- Work instruction A
Using the passage on metabolism in critical illness, decide whether each statement agrees with it. Answer yes or no for each and quote the words that decide it.
(i) Anabolic processes release energy.
(ii) In Cuthbertson's framework, the response to injury was seen as adaptive.
(iii) The anabolic recovery phase lasts only a few days.
- Work instruction B
Answer these questions from the passage on metabolism in critical illness:
(i) Glycogen is named as an example of what?
(ii) What does Figure 60-1 show?
(iii) Which three things mark current understanding of the metabolic response to injury?

How Does Critical Illness Alter Metabolism?




Globally increased metabolism fuels critical illness. The body provides and consumes basic substrates taken from its own structures to run at an accelerated metabolic rate, a rate that cannot be indefinitely sustained. Clinicians in the critical care setting are familiar with the long-term consequences of catabolic processes in patients whose illness is not alleviated; outcomes are poor and mortality is high. This archetype contrasts with a stress response that transitions to a later period of recovery and anabolism with recovery. Patterns vary, but all critically ill patients experience increased metabolism in a neurologic, hormonal, and immunologic milieu that reprioritizes many functions of the healing process. This process is adaptive and, in prolonged and uncontrolled situations, pathogenic.


Cuthbertson was among the first to describe and explain the stress response, a pattern of metabolic changes in injured patients. In his framework, the physiology of response was viewed as adaptive. Metabolic changes from “normal” were thought to be necessary to heal serious injury. As part of this process, patients might become ill enough to require aggressive therapy. Indeed, in patients with underlying comorbidities, intervention to correct or reverse the stress response might be helpful. Unfortunately, although the metabolic changes induced by “stress” have been described, their meaning remains subject to interpretation, and intervention must be undertaken with trepidation. Our understanding of most aspects of the metabolic response to injury is, by and large, characterized by a dearth of clear evidence, a glut of theory, and an absence of consensus. This chapter considers the predictable pattern in response to injury, the interventions that alter this pattern, and the diagnostic utility of comparing a patient’s clinical data to a generalized stress response pattern.


Pathophysiology and Mechanism of Action


Cells metabolize glucose, lactate, amino acids, fatty acids, ketones, and their derivatives. They assemble these components into larger carbohydrates (glycogen), proteins, and triglycerides for energy storage and cellular function. Anabolic processes assemble small molecules into larger ones and consume energy. Catabolic processes deconstruct these larger molecules and release energy. Thus, large molecules can be viewed as sites of stored energy.


Catabolism, the hypermetabolic recovery period of “flow” that follows the “ebb” of shock in Cuthbertson’s original description, is the trademark of critical illness. These two phases are followed by a third: an anabolic recovery phase that commences after resolution of the stress response and persists for weeks to months ( Fig. 60-1 ). Changes affect the entire body, alter activity in each organ system, and are reflected in secondary dysfunction in these systems. Available evidence supports the theory that this adaptive response enables tissue healing.




Figure 60-1


Stress response curve, as described by Cuthbertson. A period of shock may or may not precede the hyperdynamic phase during which nutrient and oxygen delivery are increased to peripheral tissues. For details on organ-specific alterations, see chapter text.

[Source data]

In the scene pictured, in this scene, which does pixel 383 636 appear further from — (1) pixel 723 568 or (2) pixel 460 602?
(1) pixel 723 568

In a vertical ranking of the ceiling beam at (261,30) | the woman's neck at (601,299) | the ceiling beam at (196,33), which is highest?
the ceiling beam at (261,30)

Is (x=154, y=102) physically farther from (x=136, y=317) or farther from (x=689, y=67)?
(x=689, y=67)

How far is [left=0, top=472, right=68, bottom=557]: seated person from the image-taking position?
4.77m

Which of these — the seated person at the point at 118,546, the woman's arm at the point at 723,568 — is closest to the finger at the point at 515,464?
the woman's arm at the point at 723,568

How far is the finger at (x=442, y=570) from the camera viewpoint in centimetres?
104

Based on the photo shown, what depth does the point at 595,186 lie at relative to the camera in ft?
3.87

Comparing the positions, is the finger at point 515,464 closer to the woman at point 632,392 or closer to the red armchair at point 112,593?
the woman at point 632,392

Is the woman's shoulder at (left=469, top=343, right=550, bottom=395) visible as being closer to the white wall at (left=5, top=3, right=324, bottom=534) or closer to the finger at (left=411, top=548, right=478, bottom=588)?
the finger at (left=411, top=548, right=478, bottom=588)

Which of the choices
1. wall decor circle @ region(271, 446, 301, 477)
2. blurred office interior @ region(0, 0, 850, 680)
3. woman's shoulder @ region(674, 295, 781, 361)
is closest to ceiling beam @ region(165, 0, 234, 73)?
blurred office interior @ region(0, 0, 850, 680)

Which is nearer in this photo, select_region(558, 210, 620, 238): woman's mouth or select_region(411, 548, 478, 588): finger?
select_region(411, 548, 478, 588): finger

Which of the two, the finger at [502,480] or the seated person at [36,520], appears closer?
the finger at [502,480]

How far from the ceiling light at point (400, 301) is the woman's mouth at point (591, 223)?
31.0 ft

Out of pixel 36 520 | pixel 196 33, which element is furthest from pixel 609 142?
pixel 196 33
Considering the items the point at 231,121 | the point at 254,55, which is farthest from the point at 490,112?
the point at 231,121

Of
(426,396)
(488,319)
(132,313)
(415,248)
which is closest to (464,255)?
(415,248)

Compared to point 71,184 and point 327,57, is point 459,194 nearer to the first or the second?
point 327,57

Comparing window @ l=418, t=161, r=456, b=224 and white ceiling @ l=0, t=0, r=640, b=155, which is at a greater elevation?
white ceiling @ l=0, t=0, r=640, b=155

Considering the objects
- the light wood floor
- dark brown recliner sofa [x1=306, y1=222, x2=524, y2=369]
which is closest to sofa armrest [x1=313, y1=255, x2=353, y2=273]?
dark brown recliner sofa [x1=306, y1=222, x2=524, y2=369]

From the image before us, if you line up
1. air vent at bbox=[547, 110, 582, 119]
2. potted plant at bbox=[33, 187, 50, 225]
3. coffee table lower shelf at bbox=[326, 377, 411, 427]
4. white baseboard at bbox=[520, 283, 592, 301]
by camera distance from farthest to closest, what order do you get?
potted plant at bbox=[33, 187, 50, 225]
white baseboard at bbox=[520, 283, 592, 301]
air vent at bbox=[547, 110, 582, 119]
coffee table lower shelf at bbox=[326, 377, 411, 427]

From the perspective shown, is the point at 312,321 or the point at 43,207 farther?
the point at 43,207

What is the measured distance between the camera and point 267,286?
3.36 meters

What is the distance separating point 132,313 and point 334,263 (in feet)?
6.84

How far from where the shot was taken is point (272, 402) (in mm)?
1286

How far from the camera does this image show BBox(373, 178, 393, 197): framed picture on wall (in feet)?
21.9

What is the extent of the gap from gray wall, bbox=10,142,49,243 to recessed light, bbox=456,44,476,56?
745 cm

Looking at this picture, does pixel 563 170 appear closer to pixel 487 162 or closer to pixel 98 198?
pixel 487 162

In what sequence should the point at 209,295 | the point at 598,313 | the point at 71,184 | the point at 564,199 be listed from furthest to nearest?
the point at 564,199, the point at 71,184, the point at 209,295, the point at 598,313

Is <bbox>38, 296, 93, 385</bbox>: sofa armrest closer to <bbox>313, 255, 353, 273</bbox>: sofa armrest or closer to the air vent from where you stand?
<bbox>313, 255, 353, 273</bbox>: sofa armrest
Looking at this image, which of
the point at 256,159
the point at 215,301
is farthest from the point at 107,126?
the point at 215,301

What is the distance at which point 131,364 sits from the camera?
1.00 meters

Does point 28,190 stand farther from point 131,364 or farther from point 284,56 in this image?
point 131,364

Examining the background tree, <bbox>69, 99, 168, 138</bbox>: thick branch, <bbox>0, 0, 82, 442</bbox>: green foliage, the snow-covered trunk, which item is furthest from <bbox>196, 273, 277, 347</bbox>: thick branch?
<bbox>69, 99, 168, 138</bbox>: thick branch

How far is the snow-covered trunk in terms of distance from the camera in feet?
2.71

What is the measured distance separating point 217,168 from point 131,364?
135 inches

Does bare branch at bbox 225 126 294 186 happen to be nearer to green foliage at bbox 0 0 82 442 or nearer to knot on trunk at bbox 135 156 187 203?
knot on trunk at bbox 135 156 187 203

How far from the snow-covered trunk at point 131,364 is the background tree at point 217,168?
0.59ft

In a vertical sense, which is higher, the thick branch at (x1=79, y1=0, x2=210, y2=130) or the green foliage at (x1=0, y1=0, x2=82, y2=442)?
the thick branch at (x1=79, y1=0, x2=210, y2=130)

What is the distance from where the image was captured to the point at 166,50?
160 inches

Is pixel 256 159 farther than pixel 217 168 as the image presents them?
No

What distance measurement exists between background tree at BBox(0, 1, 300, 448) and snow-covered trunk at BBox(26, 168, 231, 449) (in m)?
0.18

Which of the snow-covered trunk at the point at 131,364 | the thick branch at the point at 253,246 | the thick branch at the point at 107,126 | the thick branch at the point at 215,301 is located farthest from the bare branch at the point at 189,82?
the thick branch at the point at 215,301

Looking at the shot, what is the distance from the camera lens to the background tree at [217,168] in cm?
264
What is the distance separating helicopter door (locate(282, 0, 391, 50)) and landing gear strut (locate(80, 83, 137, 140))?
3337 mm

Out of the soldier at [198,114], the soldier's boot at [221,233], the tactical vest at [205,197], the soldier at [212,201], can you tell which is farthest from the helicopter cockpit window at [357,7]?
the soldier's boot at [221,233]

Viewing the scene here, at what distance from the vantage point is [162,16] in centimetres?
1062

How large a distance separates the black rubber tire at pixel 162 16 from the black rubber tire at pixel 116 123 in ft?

- Result A
(i) No: "Anabolic processes assemble small molecules into larger ones and consume energy."
(ii) Yes: "In his framework, the physiology of response was viewed as adaptive."
(iii) No: "an anabolic recovery phase that commences after resolution of the stress response and persists for weeks to months"

- Result B
(i) Larger carbohydrates.
(ii) The stress response curve, as described by Cuthbertson.
(iii) A dearth of clear evidence, a glut of theory, and an absence of consensus.